By Roberta Attanasio
The development of the immune system during fetal and neonatal life is negatively influenced by exposure to toxic chemicals, resulting in compromised immune function later in life. An example is fetal exposure to arsenic, which has deleterious effects on the immune response to influenza virus infection in adulthood. Now, results from a new study provide additional evidence for the role that exposure to toxic chemicals early in life plays in shaping the immune response to the influenza virus.
The study (by researchers at the University of Rochester) focused on a mouse model and the chemical 2,3,7,8-tetrachlordibenzo-p-dioxin, or TCDD for short. TCDD, a known carcinogen, is a persistent environmental contaminant usually present in a complex mixture of dioxin-like compounds. It’s a by-product of industrial processes such as pesticide and metal production, waste incineration and wood combustion, and acts via the aryl hydrocarbon receptor, which is present in all cells. The aryl hydrocarbon receptor is a ligand-activated transcription factor that controls the expression of a diverse set of genes.
The researchers designed their mouse study to expand previous epidemiological findings from human studies. These findings showed correlation between maternal exposure to pollutants that bind the aryl hydrocarbon receptor and the decreased ability of the offspring to combat respiratory infections and produce antibodies. In other words, the epidemiological findings indicated that mothers exposed to these pollutants while pregnant may give birth to babies with impaired immune function.
An effective immune response requires the coordinated action of several cell types. CD4+ T cells, one of these cell types, exist in different subsets. It has been known for several years that, by binding the aryl hydrocarbon receptor, some chemicals influence the different subsets of CD4+ T cells, thus resulting in the observed impaired immune function. However, it was not known whether or not prenatal exposure to these chemicals could cause changes in the different CD4+ T cell subsets.
The researchers that carried out the new study wanted to know whether or not fetal exposure to an aryl hydrocarbon receptor ligand (in this case TCDD) directly alters CD4+ T cell differentiation and function later in life. Thus, they exposed pregnant female mice to TCDD and then infected the adult offspring with the influenza virus. The results show that the offspring of the exposed pregnant mothers had a reduced frequency of different subsets of CD4+ T cells when compared with mice born to untreated mothers. In addition, exposed mice produced considerable lower levels of a specific class of antibodies against the influenza virus than control mice.
Then, the researchers transferred CD4+ T cells from the exposed offspring into unexposed mice. They found that, following cell transfer, the unexposed mice responded to influenza virus infection with a reduced number of CD4+ T cells specific for the virus.
CD4+ T cells play a major role in the immune response to a large variety of infectious microbes and are also involved in the development of several autoimmune diseases. Therefore, it is reasonable to speculate that exposure of the fetus to chemicals that bind the aryl hydrocarbon receptor may lead to impaired defense against several infectious microbes and to an increased risk of developing autoimmune diseases later in life.

> **DATA SECTION**
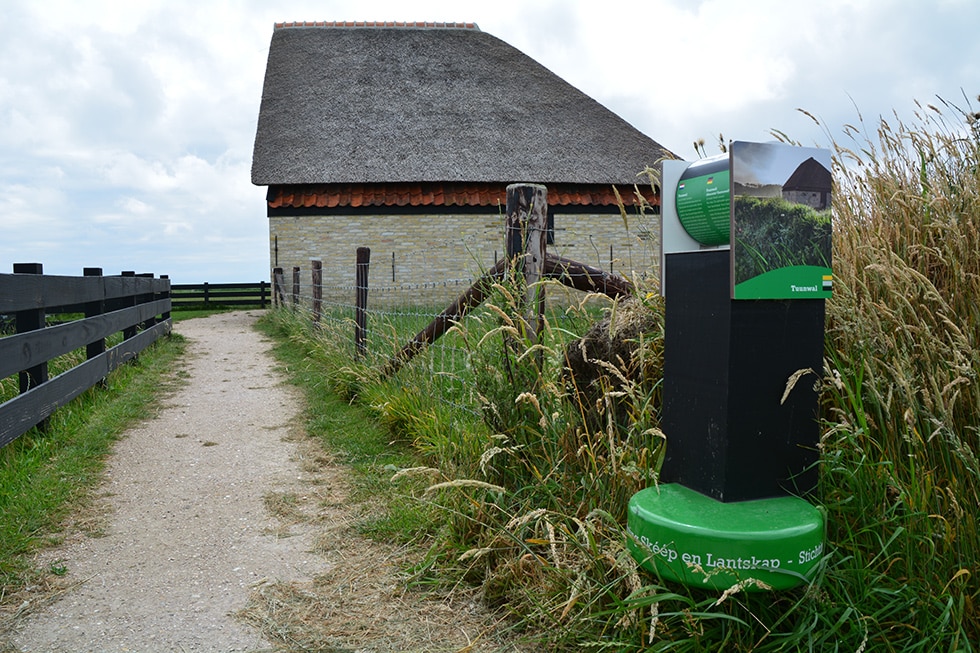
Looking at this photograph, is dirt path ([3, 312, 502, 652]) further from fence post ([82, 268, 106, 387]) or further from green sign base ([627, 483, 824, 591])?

> **TASK**
Name each process that the article on fetal TCDD exposure and influenza gives as producing TCDD as a by-product.

> **RESPONSE TO THIS TASK**
- Pesticide production
- Metal production
- Waste incineration
- Wood combustion